NATO spending: US steps up pressure. Meloni: Rome is honouring its commitments
Ambassador Whitaker gives the slow-to-respond allies a dressing-down. Meeting at Palazzo Chigi between the Prime Minister and ministers ahead of the Ankara summit: commitments have risen to 2.8 per cent of GDP, almost double the 2024 figure
The United States is taking its allies to task for failing to fulfil their obligations, whilst Italia is preparing to respond by emphasising its reliability and commitment to honouring its pledges. With five days to go until the NATO summit scheduled to take place in Ankara, Giorgia Meloni has summoned Deputy Prime Minister and Foreign Secretary Antonio Tajani, Economy Secretary Giancarlo Giorgetti and Defence Secretary Guido Crosetto to Palazzo Chigi.
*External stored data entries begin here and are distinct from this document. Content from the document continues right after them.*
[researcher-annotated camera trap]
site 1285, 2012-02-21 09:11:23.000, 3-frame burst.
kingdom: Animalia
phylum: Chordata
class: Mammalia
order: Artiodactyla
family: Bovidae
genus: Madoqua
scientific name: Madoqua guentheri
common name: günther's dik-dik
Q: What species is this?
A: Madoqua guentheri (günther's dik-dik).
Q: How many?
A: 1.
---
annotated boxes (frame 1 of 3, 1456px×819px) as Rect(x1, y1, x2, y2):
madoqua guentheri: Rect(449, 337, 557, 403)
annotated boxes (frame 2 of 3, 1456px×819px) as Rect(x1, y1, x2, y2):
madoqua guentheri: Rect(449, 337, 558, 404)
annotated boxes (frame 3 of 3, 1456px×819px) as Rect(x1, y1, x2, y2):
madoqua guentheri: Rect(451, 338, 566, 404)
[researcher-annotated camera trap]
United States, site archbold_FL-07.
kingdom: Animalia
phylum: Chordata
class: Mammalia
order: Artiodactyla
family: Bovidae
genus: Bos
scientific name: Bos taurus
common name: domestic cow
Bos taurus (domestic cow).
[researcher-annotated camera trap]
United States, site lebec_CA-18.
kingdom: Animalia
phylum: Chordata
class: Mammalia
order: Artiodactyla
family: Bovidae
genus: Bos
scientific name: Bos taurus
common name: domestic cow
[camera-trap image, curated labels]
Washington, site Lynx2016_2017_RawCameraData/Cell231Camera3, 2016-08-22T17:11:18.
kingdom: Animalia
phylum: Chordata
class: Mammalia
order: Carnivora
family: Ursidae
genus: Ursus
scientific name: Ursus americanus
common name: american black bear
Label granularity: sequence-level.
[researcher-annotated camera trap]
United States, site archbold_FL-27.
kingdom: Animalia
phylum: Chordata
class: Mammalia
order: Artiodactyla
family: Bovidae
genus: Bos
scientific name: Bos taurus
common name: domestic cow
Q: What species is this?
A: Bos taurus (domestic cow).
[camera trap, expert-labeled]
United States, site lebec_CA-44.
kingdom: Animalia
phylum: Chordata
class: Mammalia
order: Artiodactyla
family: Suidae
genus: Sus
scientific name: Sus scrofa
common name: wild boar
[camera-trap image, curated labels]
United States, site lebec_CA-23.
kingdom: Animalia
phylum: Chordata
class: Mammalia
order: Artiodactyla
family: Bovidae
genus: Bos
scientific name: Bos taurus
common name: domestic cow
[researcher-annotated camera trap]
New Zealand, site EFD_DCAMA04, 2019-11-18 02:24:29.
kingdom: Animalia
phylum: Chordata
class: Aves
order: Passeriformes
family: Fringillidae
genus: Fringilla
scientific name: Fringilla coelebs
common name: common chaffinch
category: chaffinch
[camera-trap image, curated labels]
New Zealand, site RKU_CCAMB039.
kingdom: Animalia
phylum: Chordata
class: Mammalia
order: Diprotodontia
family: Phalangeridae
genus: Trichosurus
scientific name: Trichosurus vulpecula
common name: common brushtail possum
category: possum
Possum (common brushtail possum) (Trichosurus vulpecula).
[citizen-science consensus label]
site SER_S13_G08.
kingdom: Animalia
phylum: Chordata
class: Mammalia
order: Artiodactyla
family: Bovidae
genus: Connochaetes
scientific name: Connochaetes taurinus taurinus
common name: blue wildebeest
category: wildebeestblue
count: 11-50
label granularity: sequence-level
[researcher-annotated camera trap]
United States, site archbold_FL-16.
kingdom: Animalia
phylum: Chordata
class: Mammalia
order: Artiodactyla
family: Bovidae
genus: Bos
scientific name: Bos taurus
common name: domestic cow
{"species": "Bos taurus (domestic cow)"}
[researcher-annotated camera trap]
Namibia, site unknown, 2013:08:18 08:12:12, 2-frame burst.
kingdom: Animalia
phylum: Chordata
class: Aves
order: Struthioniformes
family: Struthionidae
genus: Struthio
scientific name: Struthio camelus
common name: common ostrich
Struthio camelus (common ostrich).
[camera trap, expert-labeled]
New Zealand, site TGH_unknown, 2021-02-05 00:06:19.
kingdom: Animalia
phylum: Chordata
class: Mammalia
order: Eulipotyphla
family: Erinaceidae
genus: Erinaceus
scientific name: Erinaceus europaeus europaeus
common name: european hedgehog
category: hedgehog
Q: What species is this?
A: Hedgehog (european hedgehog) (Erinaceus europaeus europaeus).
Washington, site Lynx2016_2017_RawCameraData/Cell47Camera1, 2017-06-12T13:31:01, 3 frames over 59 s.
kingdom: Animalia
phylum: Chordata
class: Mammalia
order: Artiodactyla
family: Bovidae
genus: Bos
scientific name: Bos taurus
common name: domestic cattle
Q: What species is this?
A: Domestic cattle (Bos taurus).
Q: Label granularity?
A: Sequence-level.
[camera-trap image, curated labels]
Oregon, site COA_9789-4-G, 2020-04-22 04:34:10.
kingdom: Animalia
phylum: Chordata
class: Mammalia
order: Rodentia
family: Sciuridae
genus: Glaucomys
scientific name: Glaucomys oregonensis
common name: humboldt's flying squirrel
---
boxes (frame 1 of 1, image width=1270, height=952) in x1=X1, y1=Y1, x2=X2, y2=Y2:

The atmosphere is described as ‘very calm and fully cooperative’, partly to dispel suspicions of fresh tensions between the Economy and Defence ministries, following the deadlock over the 14.9 billion SAFE loans and the Ministry of Economy and Finance’s decision to wait until September to decide whether to draw them down.
An update on the rearmament dossier is essential. On 11 June, the Prime Minister had already reported to Parliament that she would attend the summit with 2.8 per cent of GDP allocated to defence and security, whilst noting that the 0.71 per cent increase ‘is primarily driven by expenditure on internal security’. The 2.8 per cent figure, almost double the 1.6 per cent of two years ago, is in line with expectations of a gradual increase in defence and security spending to 5 per cent of GDP (of which 3.5 per cent is for armaments) by 2035, as agreed last year at Donald Trump’s request.
However, the US Ambassador to NATO, Matthew Whitaker, pointed to Poland, the Nordic and Baltic countries, and Germany as examples to follow just yesterday, whilst lambasting the all too many allies who are ‘lagging behind’ on core defence spending and the EU’s ‘protectionist rhetoric’. Italia does not feature on the list of model allies and, following the Sigonella incident, has ended up on the US blacklist regarding the other issue mentioned by Whitaker – the use of bases: the ambassador has announced bilateral talks on ‘access, deployment and overflight’. These words seem to foreshadow a US desire to review the treaties, although the government denies this possibility.
In any case, Trump’s repeated attacks on Meloni – the two leaders are due to meet again in Turkey – do not bode well for smooth sailing. For this reason, the strategy is clear: to defuse the situation with declarations of Atlanticism and seriousness. Speaking during Question Time in the Chamber of Deputies and recalling Rome’s role from Africa to the Balkans, from Lebanon to the Red Sea, Tajani maintained that ‘Italia wants to play a leading role in strengthening the European defence pillar’ and that ‘in Ankara we will reaffirm our commitment to military spending’.
Later that evening, new clouds were cast by a report in the German daily *Faz*, which claimed that Italy intended to oppose the inclusion, in the final Ankara declaration, of a reference to the continuation of military support for Ukraine beyond 2027 (voluntary support, which amounted to 40 billion in 2024 and 2025 and is set to rise further in 2026). ‘False,’ government sources denied: there is no opposition to military aid and no pro-Russian stance, only a focus on wording that would not jeopardise the prospects for negotiations and Russia’s involvement in achieving peace.